From 7ba7ddc01e3957192933659d71c9476247ddcfda Mon Sep 17 00:00:00 2001
From: Nathan Malcolm <nathan@null>
Date: Mon, 28 Aug 2017 12:48:02 +0100
Subject: [PATCH] Enable the AutoThrottle extension, increase crawl depth, and
 reduce HTTP cache to 24 hours.

---
 README.md                   |  2 +-
 inventus_spider/settings.py | 14 +++++++-------
 2 files changed, 8 insertions(+), 8 deletions(-)

diff --git a/README.md b/README.md
index 48cf4e4..df684df 100644
--- a/README.md
+++ b/README.md
@@ -64,7 +64,7 @@ $ scrapy crawl inventus -a domain=facebook.com -t csv -o Facebook.csv
 
 # Configuration
 
-Configurations can be made to how Inventus behaves. For example, by default Inventus will ignore robots.txt, has a 30 second timeout, caches crawl data for a week, and has a 0.25 second delay between requests. These and more can all be changed by editing the `inventus_spider/settings.py` file. Scrapy's settings are [well documented](https://doc.scrapy.org/en/latest/topics/settings.html#aws-access-key-id) too.
+Configurations can be made to how Inventus behaves. By default Inventus will ignore robots.txt, has a 30 second timeout, caches crawl data for 24 hours, has a crawl depth of 5, and uses Scrapy's AutoThrottle extension. These and more can all be changed by editing the `inventus_spider/settings.py` file.

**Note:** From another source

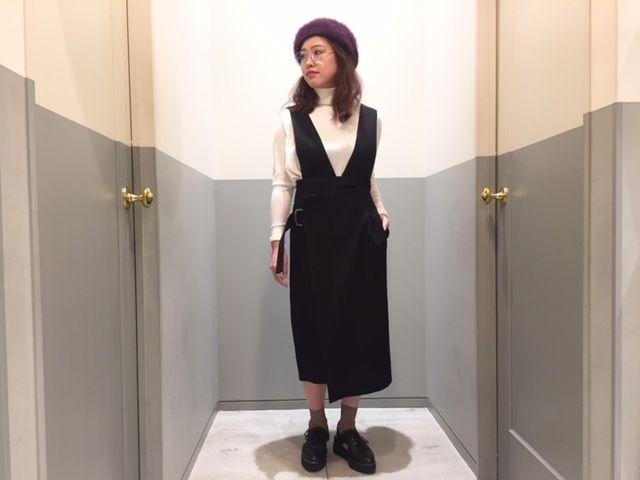 belt warp skirtの写真
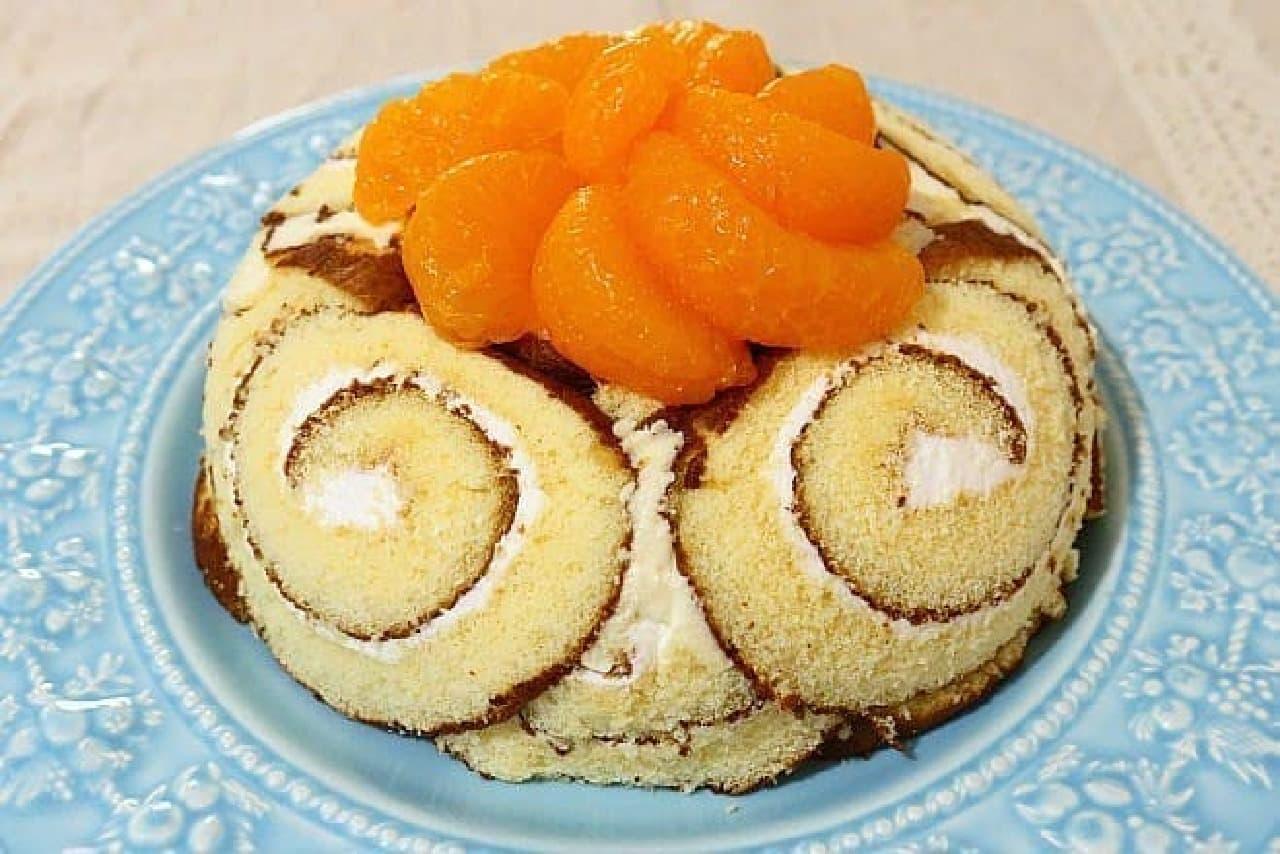 ロールケーキで作ったドームケーキ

Scrapy's settings are [well documented](https://doc.scrapy.org/en/latest/topics/settings.html#aws-access-key-id) too.
 
 # Bugs / Suggestions / Feedback
 
diff --git a/inventus_spider/settings.py b/inventus_spider/settings.py
index 49aed5a..eecfd8a 100644
--- a/inventus_spider/settings.py
+++ b/inventus_spider/settings.py
@@ -70,32 +70,32 @@
 
 # Enable and configure the AutoThrottle extension (disabled by default)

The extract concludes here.